Bild: Schriftzug der „PNN“ an einer Tür in Brandenburg
Berlin taz | 2021 sollte ein feierliches Jahr werden für die Potsdamer
Neuesten Nachrichten (PNN). Die Lokalzeitung aus der [1][brandenburgischen]
Landeshauptstadt, die mit dem Berliner Tagesspiegel verschwistert ist,
feiert im neuen Jahr ihren 70. Geburtstag. Kurz vor dem Jubiläum gibt es in
der Redaktion am Platz der Einheit in Potsdam jedoch wenig Anlass zu
Freude. Grund ist der jüngsten Sparkurs bei der Zeitung.

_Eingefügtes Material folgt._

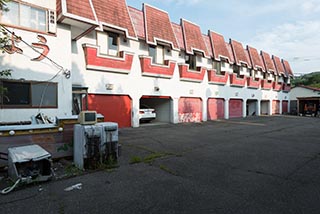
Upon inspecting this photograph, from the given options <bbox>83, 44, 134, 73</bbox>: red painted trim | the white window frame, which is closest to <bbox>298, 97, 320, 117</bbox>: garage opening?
<bbox>83, 44, 134, 73</bbox>: red painted trim

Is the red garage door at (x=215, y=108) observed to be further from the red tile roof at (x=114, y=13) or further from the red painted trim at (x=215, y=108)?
the red tile roof at (x=114, y=13)

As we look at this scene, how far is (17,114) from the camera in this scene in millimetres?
8594

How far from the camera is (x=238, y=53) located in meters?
23.4

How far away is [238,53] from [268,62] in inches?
332

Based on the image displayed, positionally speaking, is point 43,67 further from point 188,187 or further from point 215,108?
point 215,108

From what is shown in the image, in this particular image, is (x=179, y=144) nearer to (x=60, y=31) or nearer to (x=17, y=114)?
(x=17, y=114)

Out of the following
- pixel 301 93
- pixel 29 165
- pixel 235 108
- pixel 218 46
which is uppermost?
pixel 218 46

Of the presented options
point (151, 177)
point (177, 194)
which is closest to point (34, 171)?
point (151, 177)

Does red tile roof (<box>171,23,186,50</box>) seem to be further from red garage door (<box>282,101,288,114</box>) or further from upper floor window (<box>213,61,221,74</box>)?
red garage door (<box>282,101,288,114</box>)

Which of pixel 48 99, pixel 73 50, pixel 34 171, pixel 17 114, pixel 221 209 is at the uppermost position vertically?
pixel 73 50

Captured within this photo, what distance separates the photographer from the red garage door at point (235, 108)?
902 inches

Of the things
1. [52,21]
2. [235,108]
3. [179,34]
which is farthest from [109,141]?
[235,108]

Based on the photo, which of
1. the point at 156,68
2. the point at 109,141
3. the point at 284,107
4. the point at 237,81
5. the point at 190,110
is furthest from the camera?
the point at 284,107

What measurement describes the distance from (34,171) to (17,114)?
5.25 m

Die Redaktion sei halbiert worden, sagt jemand, der das Blatt gut kennt,
der taz. Nur neun von achtzehn Redakteur:innen Anfang des Jahres seien noch
da, der Rest entweder zum Tagesspiegel geholt, zu anderen Zeitungen
gegangen oder mit Abfindungen verabschiedet worden. Der Verlag widerspricht
allerdings auf Anfrage dem Begriff „Halbierung der Belegschaft“ und will
auch nicht von Stellenkürzungen sprechen: „Wir haben ein neues
Redaktionskonzept erarbeitet und die Redaktion umgebaut.“
Chefredakteurin Sabine Schicketanz bestätigt, dass man sich „von einer
Redakteurin und einem Redakteur“ getrennt habe und das Team nunmehr
„neunköpfig“ sei.
Sicher ist, das mit dem Umbau am Inhalt und Umfang der Zeitung gespart
wurde. Die PNN haben ihre regionalen Sport- und Wissenschaftsseiten
verloren, das Kulturressort ist deutlich vermindert. Berichte aus der
Potsdamer Kultur, Sport und Wissenschaft erscheinen in der Gesamtauflage.

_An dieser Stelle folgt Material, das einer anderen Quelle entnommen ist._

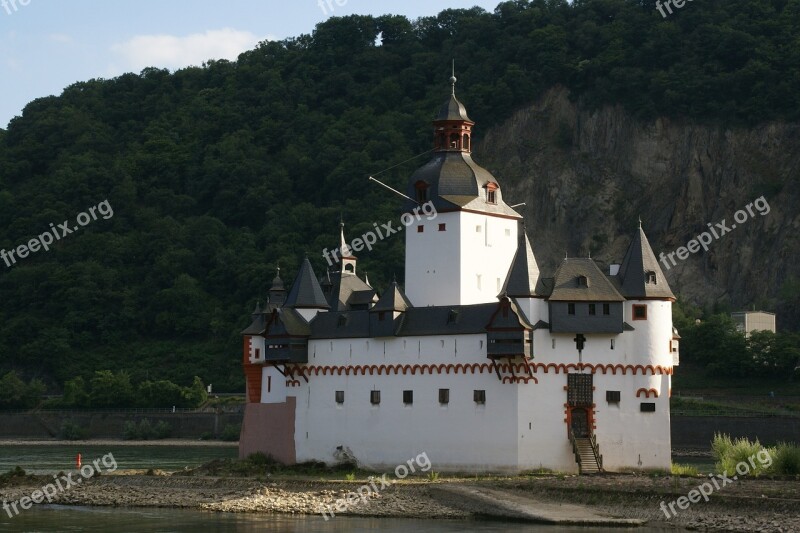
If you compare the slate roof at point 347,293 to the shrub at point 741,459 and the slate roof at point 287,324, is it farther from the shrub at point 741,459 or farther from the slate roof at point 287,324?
the shrub at point 741,459

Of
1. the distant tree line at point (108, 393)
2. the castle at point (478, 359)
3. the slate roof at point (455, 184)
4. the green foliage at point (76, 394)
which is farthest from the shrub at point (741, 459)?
the green foliage at point (76, 394)

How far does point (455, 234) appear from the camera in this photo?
229ft

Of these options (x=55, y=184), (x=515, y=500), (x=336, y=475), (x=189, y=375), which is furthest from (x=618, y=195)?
(x=515, y=500)

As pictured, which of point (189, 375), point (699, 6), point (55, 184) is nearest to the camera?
point (189, 375)

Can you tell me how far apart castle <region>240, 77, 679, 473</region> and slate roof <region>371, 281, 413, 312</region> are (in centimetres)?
9

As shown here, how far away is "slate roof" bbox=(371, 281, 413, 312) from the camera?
66125mm

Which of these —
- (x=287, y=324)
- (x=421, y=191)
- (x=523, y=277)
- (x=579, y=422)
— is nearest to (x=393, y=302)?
(x=287, y=324)

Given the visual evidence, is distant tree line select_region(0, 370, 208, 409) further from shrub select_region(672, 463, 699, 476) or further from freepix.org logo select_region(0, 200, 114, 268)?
shrub select_region(672, 463, 699, 476)

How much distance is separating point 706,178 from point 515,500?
89083mm

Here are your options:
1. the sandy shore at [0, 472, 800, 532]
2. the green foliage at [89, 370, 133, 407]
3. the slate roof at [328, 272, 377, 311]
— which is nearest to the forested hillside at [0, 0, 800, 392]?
the green foliage at [89, 370, 133, 407]

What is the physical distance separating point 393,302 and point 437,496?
1232 centimetres

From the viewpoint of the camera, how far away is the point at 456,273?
69562mm

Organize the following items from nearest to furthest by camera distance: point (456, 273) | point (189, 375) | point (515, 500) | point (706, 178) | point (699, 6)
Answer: point (515, 500) → point (456, 273) → point (189, 375) → point (706, 178) → point (699, 6)

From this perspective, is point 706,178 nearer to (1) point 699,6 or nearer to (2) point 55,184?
(1) point 699,6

Die PNN gehören zur Dieter von Holtzbrinck Medien GmbH, dem selben Verlag
wie der Tagesspiegel. Dessen Geschäftsführung hat die Sparmaßnahmen bei den
PNN beschlossen. Dabei sind die PNN ein Beispiel für bürgernahen
Lokaljournalismus. Als „Leitmedium für Potsdam, ach was, Brandenburg“,
bezeichneten sie Stephan-Andreas Casdorff, Herausgeber, und Lorenz Maroldt,
Chefredakteur des Tagesspiegels, noch zum 65-jährigen Jubiläum.
## Erfolgreicher Journalismus
Seit 1951 gibt es die PNN oder Brandenburgische Neueste Nachrichten, wie
sie vor der Wende hießen. Sie sind eine der letzten überlebenden Zeitungen,
die kein SED-Bezirksorgan war. Solche staatlich finanzierten Zeitungen
hatten ganz andere Budgets zur Verfügung. Die PNN hingegen sind es gewohnt,
trotz geringen Budgets viele lokale und landespolitische Skandale
aufzudecken. Im Frühjahr waren sie es, die den großen Corona-Ausbruch im
Potsdamer Bergmann-Klinikum enthüllten. Im Oktober wurde eine
Lokalreportage von Marion Kaufmann, der stellvertretenden Chefredakteurin,
für den Reporterpreis nominiert.
Bei Peter Tiede, bis 2014 Chefredakteur der PNN und heute Korrespondent bei
Bild, wecken die Maßnahmen schlechte Erinnerungen. „Jetzt wiederholt sich
ganz offensichtlich das, was mich damals dazu gebracht hat, mich vom Verlag
zu trennen: Eine schleichende Herabstufung der PNN zu einem Lokalteil des
Tagesspiegels.“
Das habe die „stolze Landeshauptstadt“ nicht verdient, sagt Tiede der taz.
„Ich bedauere, dass man in Berlin bis heute nicht verstanden hat, dass der
Markt in Potsdam ein völlig anderer ist und versäumt hat, das Geschäft dort
strategisch auszurichten.“ Etwa mit innovativen Projekten im Lokalen,
spezifisch ausgerichtet auf das Potsdamer Publikum.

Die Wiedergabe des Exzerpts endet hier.